TASKS TO PERFORM:
a) According to the excerpt about George Fox and Roger Williams, why did the debate between Fox and Williams end up in print?
b) Reproduce word for word the passage of the excerpt about George Fox and Roger Williams between "In Two Parts" and "SOUL of Man.", inclusive.

Williams and Fox seem to have been just close enough to ignite their strongest fighting passions, though Fox left Rhode Island before Williams' invitation to a debate arrived, and the debate between Fox and Williams wound up in print instead, as the title page of this book records:

A NEW-ENGLAND Fire-Brand Quenched, Being an ANSWER unto a Slanderous Book, Entituled; GEORGE FOX Digged out of his Burrows, &c. Printed at Boston is the Year 1676. by Roger Williams of Providence in New-England.

Which he Dedicated to the KING with Desires, That, if the Most-High please, Old, and New-England may Flourish, when the Pope & Mahomet & Constantinople are in their Ashes.

Of a DISPUTE upon XIV. of his Proposal held and debated betwixt him, the said Roger Williams, on the one part, and John Stubs, William Edmundson and John Burnyeat on the other.

At Providence and Newport in Rode-Island, in the Year 1672, IN which his Cavils are Refuted, & his Reflections Reproved.

In Two Parts

AS ALSO, An ANSWER to R.W.'s APPENDIX, &c. WITH A POST-SCRIPT Confuting his Blasphemous Assertions, viz. Of the Blood of Christ, that was Shed, its being Corruptible and Corrupted; and that Salvation was by a Man, that was Cor- ruptible, &c. Where-unto is added a CATALOGUE of his Railery, Lies, Scorn & Blasphemies: And His TEMPORIZING SPIRIT made manifest. Also, The LETTERS of W. Coddington of Rode-Island, and R. Scot of Providence in New-England concerning R.W. And Lastly, Some TESTIMONIES of Ancient & Modern Authors concerning the LIGHT, SCRIPTURES, RULE & the SOUL of Man.

By GEORGE FOX and JOHN BURNYEAT

Printed in the Year M DC LXXIX.

A "CATALOGUE of his Railery, Lies, Scorn & Blasphemies" ? Should be interesting reading. I'll be posting this in pieces as I manage to type them in, so there's much much more to come.

Update: I've created a category containing all the pieces I type in, if you want to find it in one place.

July 13, 2006

The Great Mystery of the Great Whore

Volume III of the Works of George Fox is titled merely The Great Mystery on its spine. Looking inside to the cover page, however, a much clearer description of the book - and George Fox's perspective on the world in 1659 - is revealed:

The Great Mystery of the Great Whore Unfolded;

and Antichrist's Kingdom Revealed Unto Destruction.

In answer to many false doctrines and principles which Babylon's merchants have traded with, being held forth by the professed minisers, and teachers, and professors in England, Scotland, and Ireland, taken under their own hands, and from their own mouths, sent forth by them from time to time, against the despised people of the Lord, called Quakers, who are of the seed of that woman who hath been long fled into the wilderness.

SOURCE DATA:
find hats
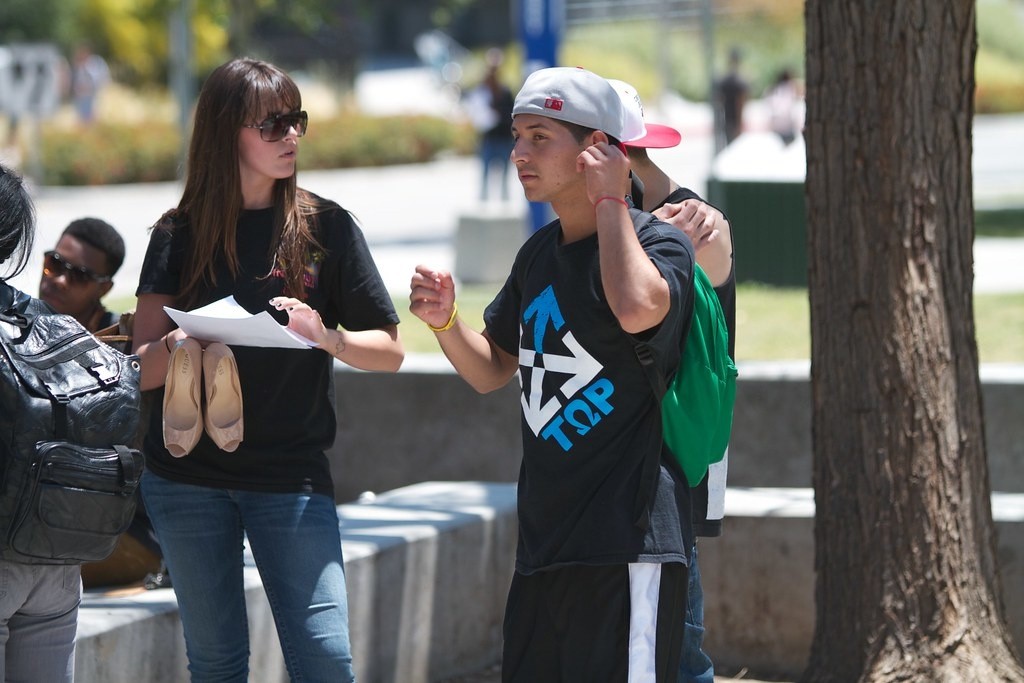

ANSWERS PROVIDED:
a) The debate ended up in print because Fox left Rhode Island before Williams' invitation to a debate arrived.

b)
In Two Parts

AS ALSO, An ANSWER to R.W.'s APPENDIX, &c. WITH A POST-SCRIPT Confuting his Blasphemous Assertions, viz. Of the Blood of Christ, that was Shed, its being Corruptible and Corrupted; and that Salvation was by a Man, that was Cor- ruptible, &c. Where-unto is added a CATALOGUE of his Railery, Lies, Scorn & Blasphemies: And His TEMPORIZING SPIRIT made manifest. Also, The LETTERS of W. Coddington of Rode-Island, and R. Scot of Providence in New-England concerning R.W. And Lastly, Some TESTIMONIES of Ancient & Modern Authors concerning the LIGHT, SCRIPTURES, RULE & the SOUL of Man.